• DATA EXTRACT:

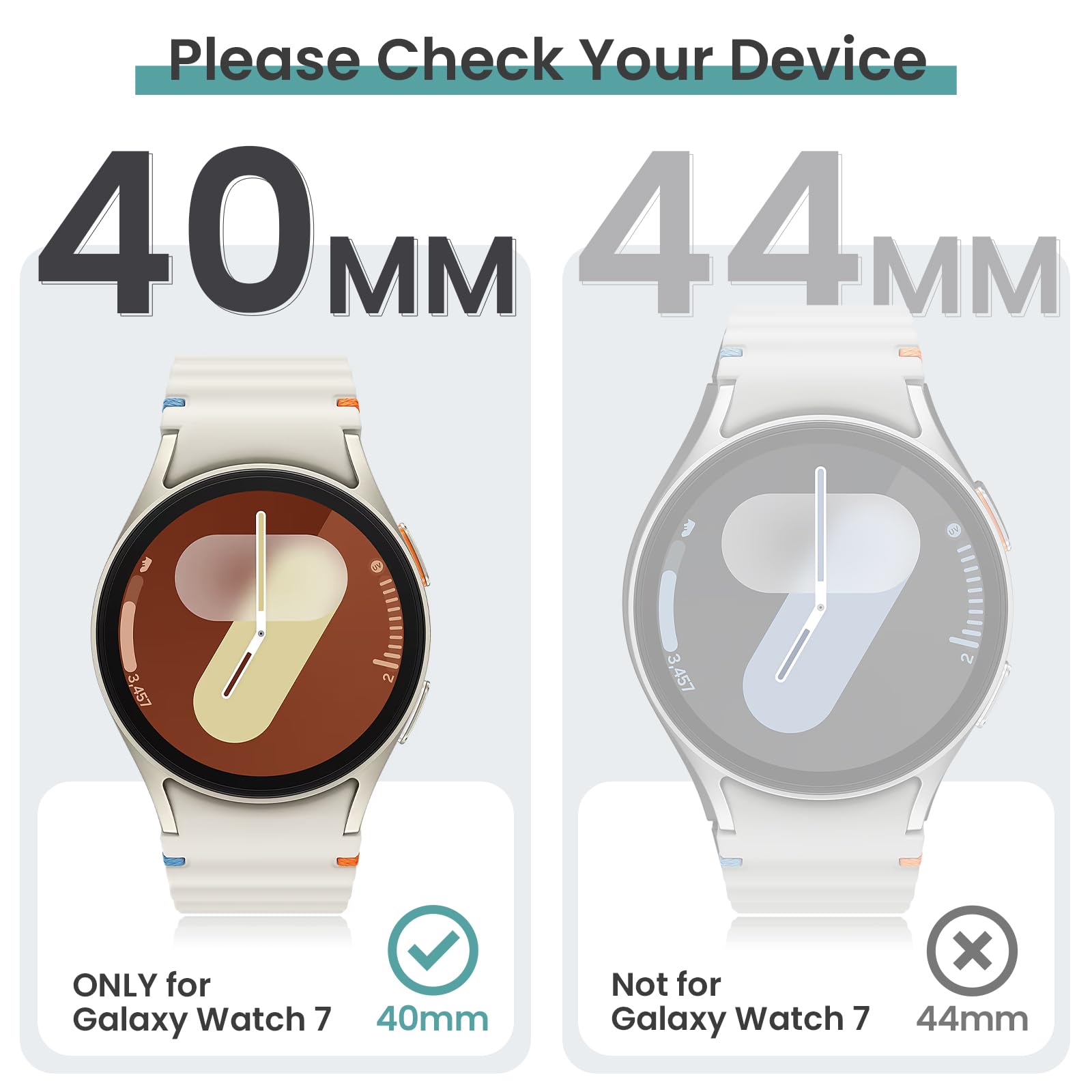 Tensea [2Pack] For Samsung Galaxy Watch 7 2024 Screen Protector Case 40Mm Accessories, Protective Face Cover For 40 Mm, Hard Bum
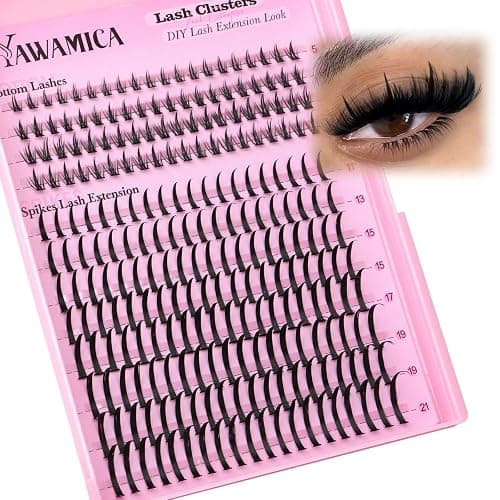 Yawamica Bottom Lashes and Spikes DIY Eyelash Extension Wispy Individual Lash Spikes 11-21mm and 5-7mm Bottom Lash Clusters 240pcs Cluster Lashes Waterproof Eyelash Clusters DIY Entire Spike Lash Look - Image 1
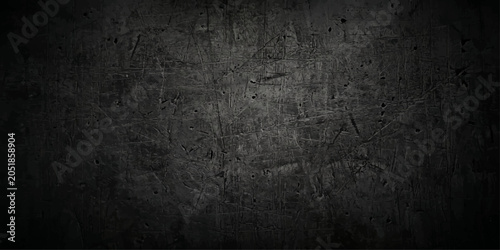 Fotografie Dark concrete wall texture background, featuring a grimy, weathered surface with visible scratches and a subtle vignetting effect, creating a raw and industrial aesthetic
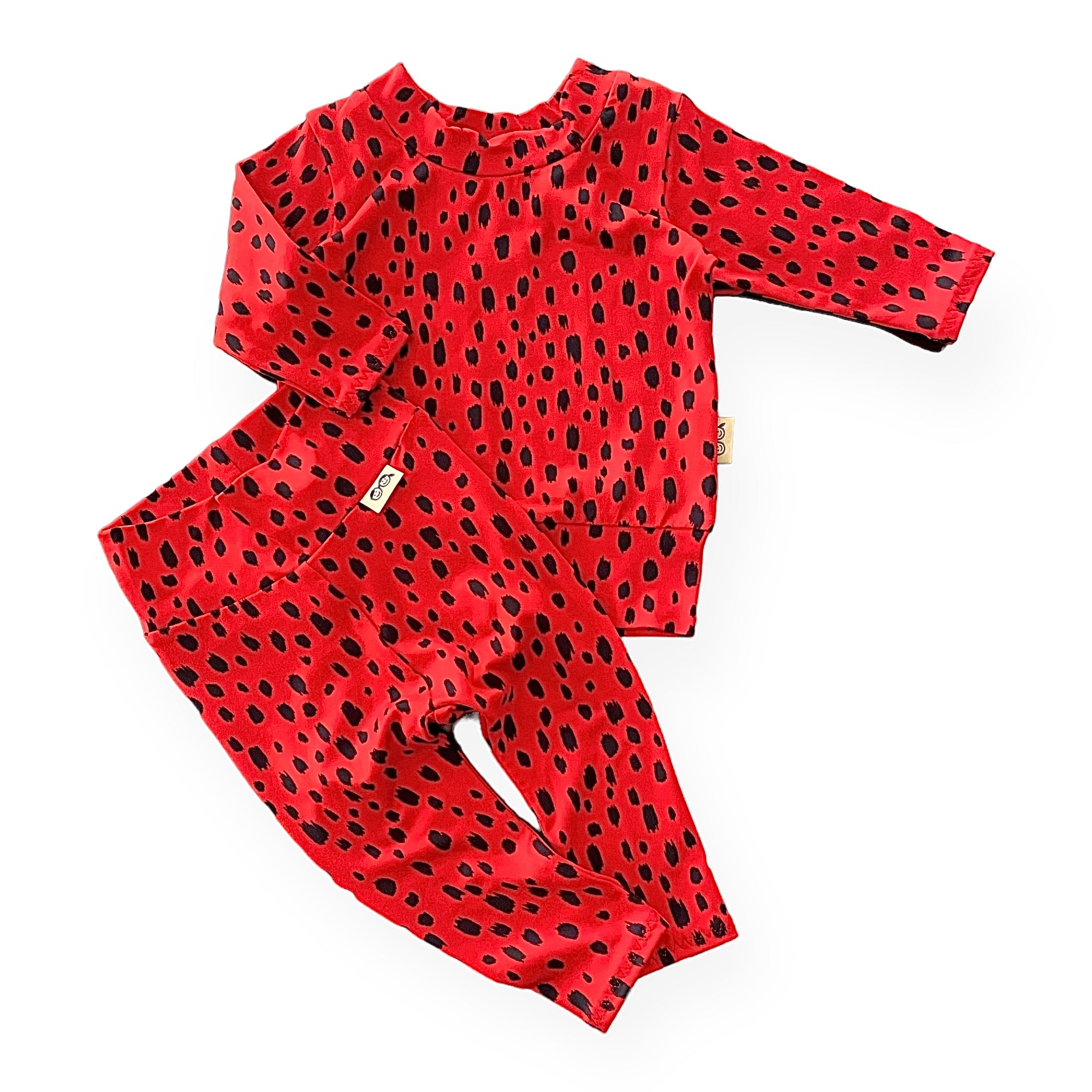 Red Brush Spots Lounge Set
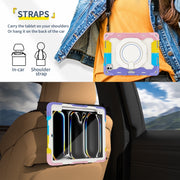 For iPad Pro 11 2024 Armor Portable Rotating Ring Holder Silicone Tablet Case with Pen Slot(Colorful Pink)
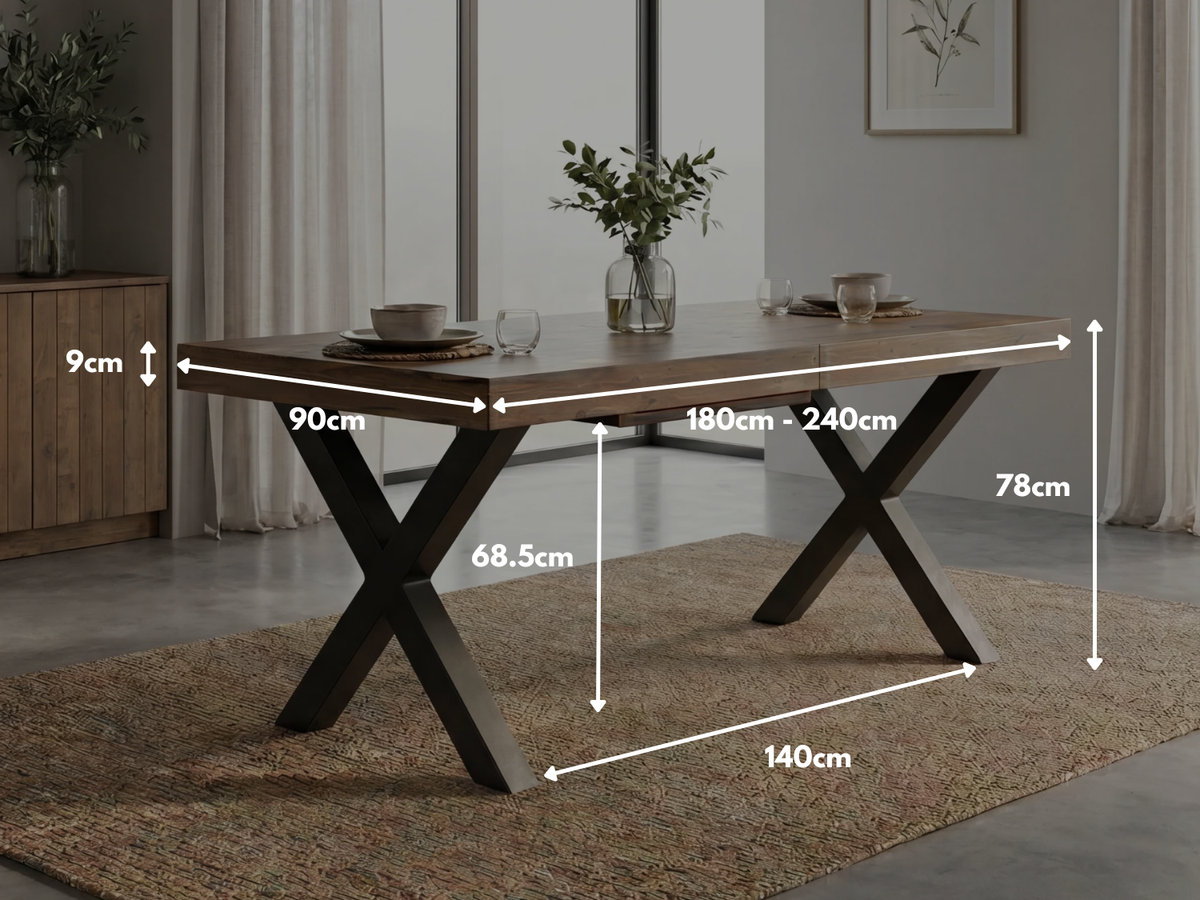 Brooklyn Extendable Cross Leg Dining Table (180cm - 240cm)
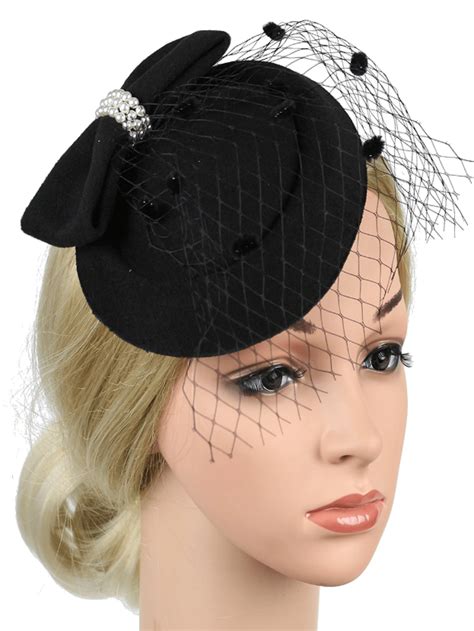 Fascinator Hats For Women 20s 50s Vintage Pillbox Hat Kentucky Derby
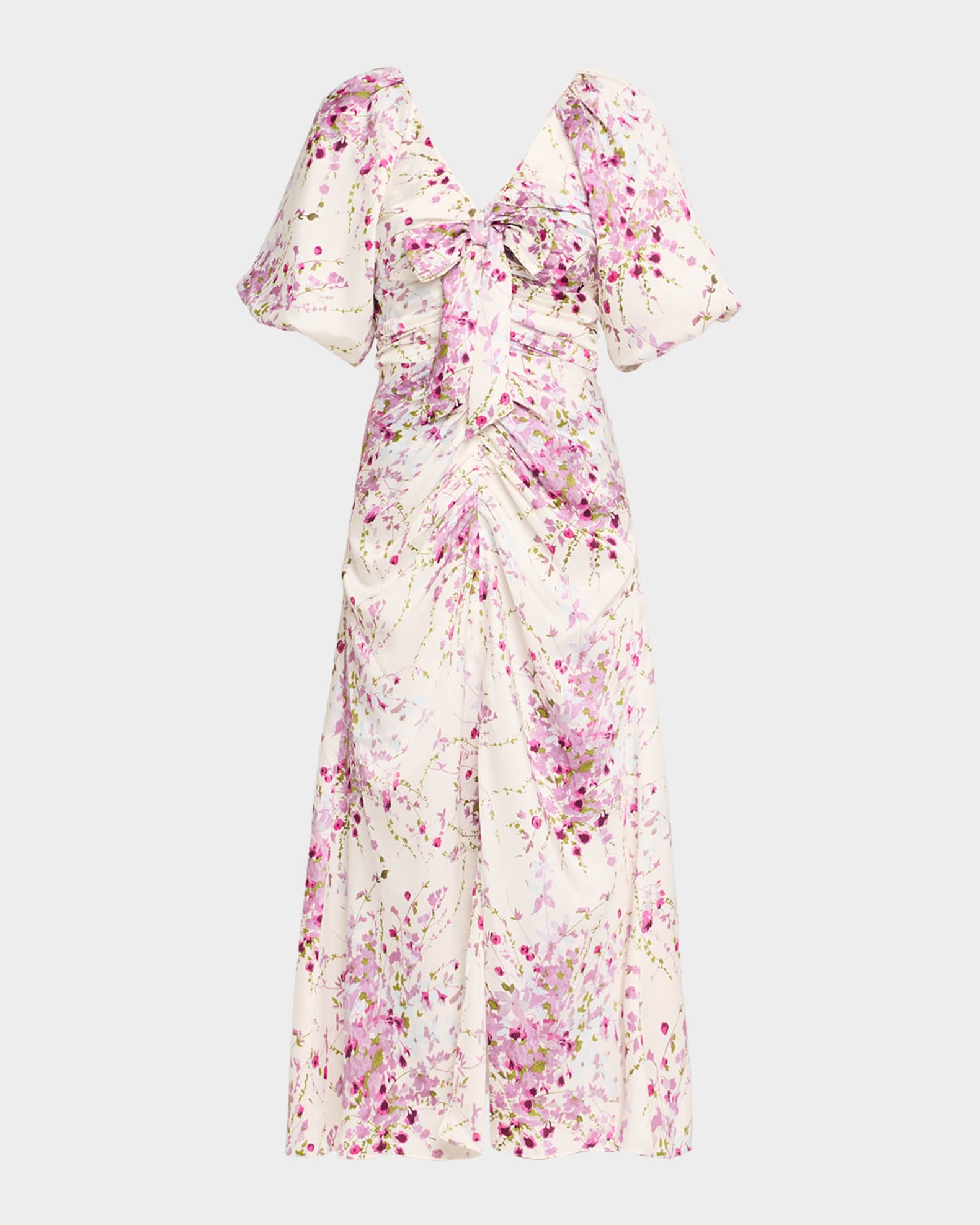 Brenton Puff-Sleeve Midsummer Bloom Dress 0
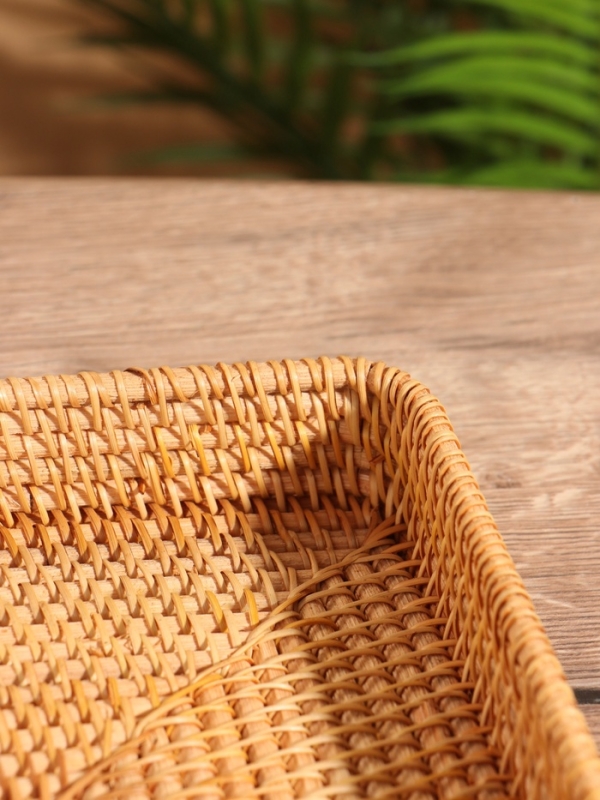 Поднос, 21х21х4 см, ротанг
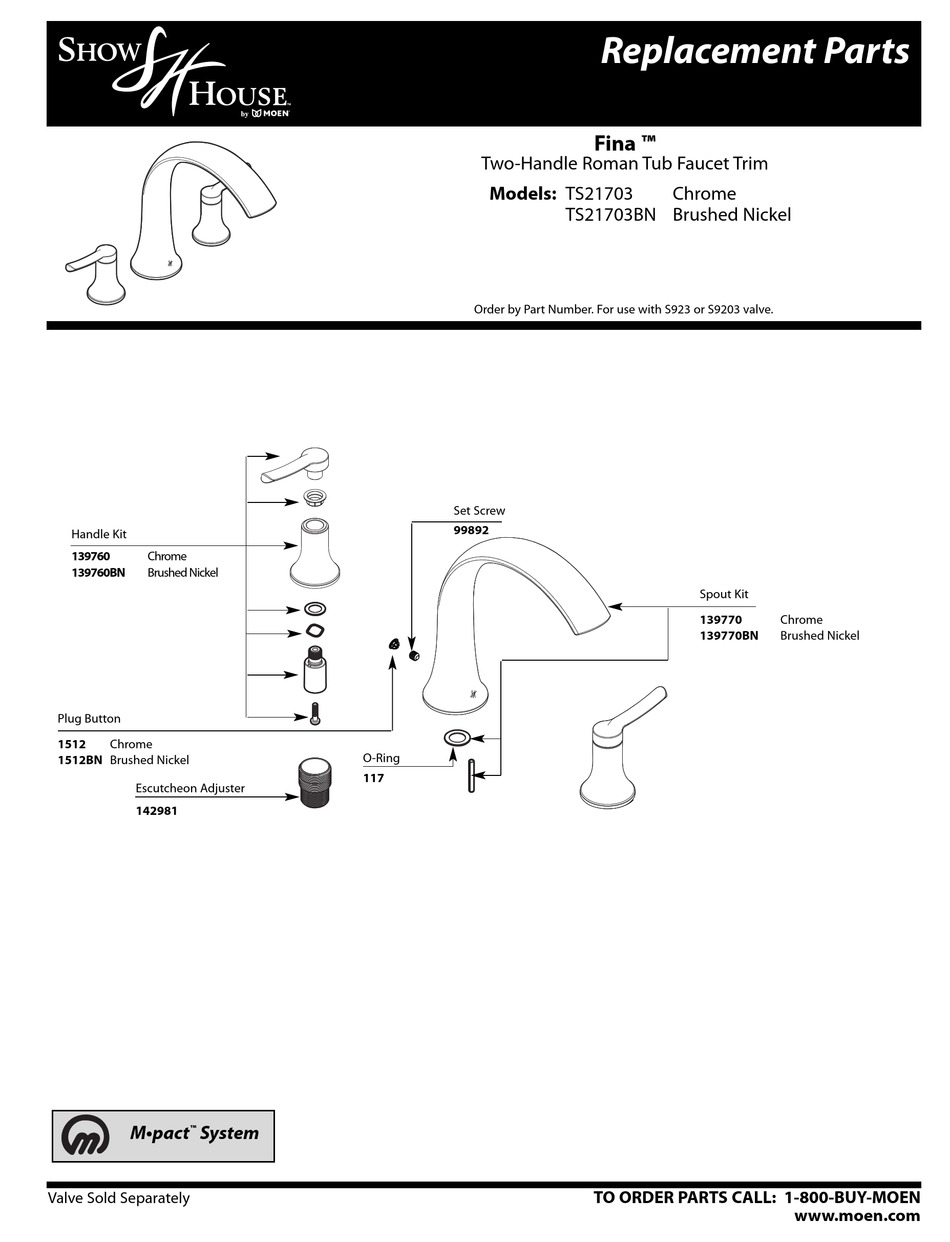 MOEN TS21703 REPLACEMENT PARTS Pdf Download ManualsLib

• WHAT YOU WILL DO: Format the text of every item above as a JSON list of strings, one string per line, skipping any blank lines, and leave the pictures out of the answer.

• RESULT OF THIS EXERCISE:
[
  " Tensea [2Pack] For Samsung Galaxy Watch 7 2024 Screen Protector Case 40Mm Accessories, Protective Face Cover For 40 Mm, Hard Bum",
  " Yawamica Bottom Lashes and Spikes DIY Eyelash Extension Wispy Individual Lash Spikes 11-21mm and 5-7mm Bottom Lash Clusters 240pcs Cluster Lashes Waterproof Eyelash Clusters DIY Entire Spike Lash Look - Image 1",
  " Fotografie Dark concrete wall texture background, featuring a grimy, weathered surface with visible scratches and a subtle vignetting effect, creating a raw and industrial aesthetic",
  " Red Brush Spots Lounge Set",
  " For iPad Pro 11 2024 Armor Portable Rotating Ring Holder Silicone Tablet Case with Pen Slot(Colorful Pink)",
  " Brooklyn Extendable Cross Leg Dining Table (180cm - 240cm)",
  " Fascinator Hats For Women 20s 50s Vintage Pillbox Hat Kentucky Derby",
  " Brenton Puff-Sleeve Midsummer Bloom Dress 0",
  " Поднос, 21х21х4 см, ротанг",
  " MOEN TS21703 REPLACEMENT PARTS Pdf Download ManualsLib"
]